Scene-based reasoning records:
◇ ◇ ◇ ◇ ◇ ◇ ◇
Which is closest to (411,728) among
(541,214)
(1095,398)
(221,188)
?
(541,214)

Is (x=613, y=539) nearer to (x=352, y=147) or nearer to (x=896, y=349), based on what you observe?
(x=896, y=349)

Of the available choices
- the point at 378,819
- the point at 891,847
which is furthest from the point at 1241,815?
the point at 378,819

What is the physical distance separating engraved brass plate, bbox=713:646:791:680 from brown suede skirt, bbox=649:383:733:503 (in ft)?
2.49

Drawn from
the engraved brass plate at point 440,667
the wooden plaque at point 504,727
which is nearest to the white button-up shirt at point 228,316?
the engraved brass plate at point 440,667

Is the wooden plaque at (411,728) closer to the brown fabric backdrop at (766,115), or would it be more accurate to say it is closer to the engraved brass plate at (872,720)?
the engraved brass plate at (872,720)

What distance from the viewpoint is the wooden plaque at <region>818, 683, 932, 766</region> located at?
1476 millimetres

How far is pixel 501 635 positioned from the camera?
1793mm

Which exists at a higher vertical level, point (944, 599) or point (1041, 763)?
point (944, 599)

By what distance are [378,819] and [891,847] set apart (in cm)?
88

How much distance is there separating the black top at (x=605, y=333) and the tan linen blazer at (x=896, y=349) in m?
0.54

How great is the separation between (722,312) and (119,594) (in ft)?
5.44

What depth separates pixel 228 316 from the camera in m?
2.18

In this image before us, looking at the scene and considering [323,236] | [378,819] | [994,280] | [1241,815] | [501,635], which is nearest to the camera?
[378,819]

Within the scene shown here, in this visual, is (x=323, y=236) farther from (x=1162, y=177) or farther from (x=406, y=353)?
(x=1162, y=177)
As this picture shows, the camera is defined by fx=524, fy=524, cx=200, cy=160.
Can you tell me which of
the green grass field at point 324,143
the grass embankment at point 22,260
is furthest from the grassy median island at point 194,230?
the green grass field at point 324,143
◇ ◇ ◇ ◇ ◇ ◇ ◇
Arrange the data from the line with "As this picture" through the end of the data as a two-column CSV with the columns request and answer. Give one row per answer, put each field in quotes, and replace line breaks with spaces.

request,answer
"As this picture shows, the camera is defined by fx=524, fy=524, cx=200, cy=160. Can you tell me which of the green grass field at point 324,143 the grass embankment at point 22,260 is furthest from the grassy median island at point 194,230?","the green grass field at point 324,143"